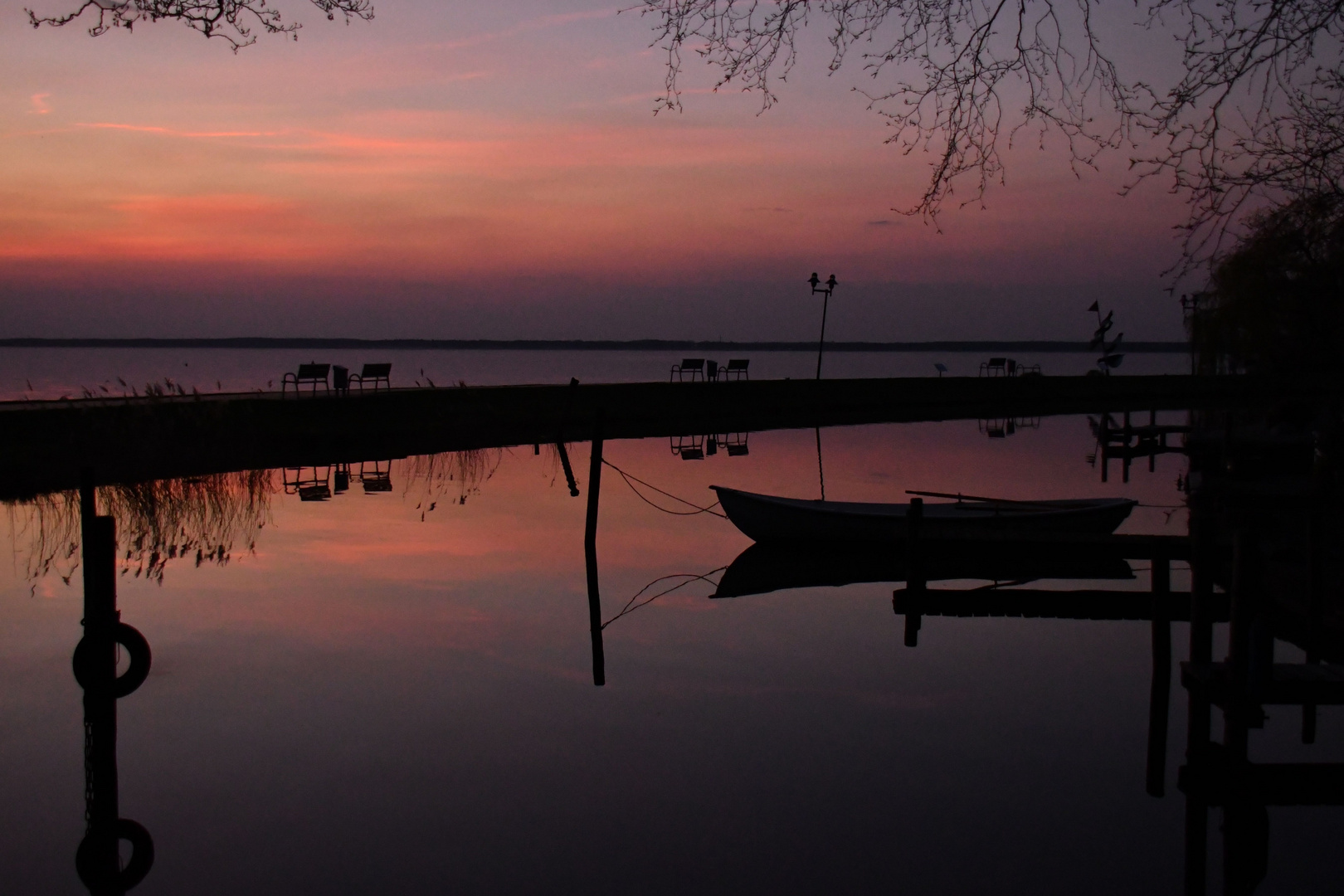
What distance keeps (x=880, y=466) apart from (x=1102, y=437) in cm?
853

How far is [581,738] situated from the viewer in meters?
9.34

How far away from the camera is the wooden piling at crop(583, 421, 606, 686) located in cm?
1152

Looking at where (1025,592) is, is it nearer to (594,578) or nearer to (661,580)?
(661,580)

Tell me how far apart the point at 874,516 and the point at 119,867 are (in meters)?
12.2

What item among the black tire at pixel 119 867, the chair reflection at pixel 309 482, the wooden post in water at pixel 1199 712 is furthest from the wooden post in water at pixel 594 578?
the chair reflection at pixel 309 482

..............................

Instruction » Output every line of the material above as a JSON list of strings, one string per line, omitting blank lines. Leave out the pictures.

Problem solution »
[
  "What distance keeps (x=880, y=466) apart from (x=1102, y=437) in cm?",
  "853",
  "How far is [581,738] situated from the viewer in meters?",
  "9.34",
  "How far away from the camera is the wooden piling at crop(583, 421, 606, 686) located in cm?",
  "1152",
  "Looking at where (1025,592) is, is it nearer to (594,578) or nearer to (661,580)?",
  "(661,580)",
  "Tell me how far apart the point at 874,516 and the point at 119,867 are (in meters)?",
  "12.2",
  "What item among the black tire at pixel 119 867, the chair reflection at pixel 309 482, the wooden post in water at pixel 1199 712 is furthest from the wooden post in water at pixel 594 578?",
  "the chair reflection at pixel 309 482"
]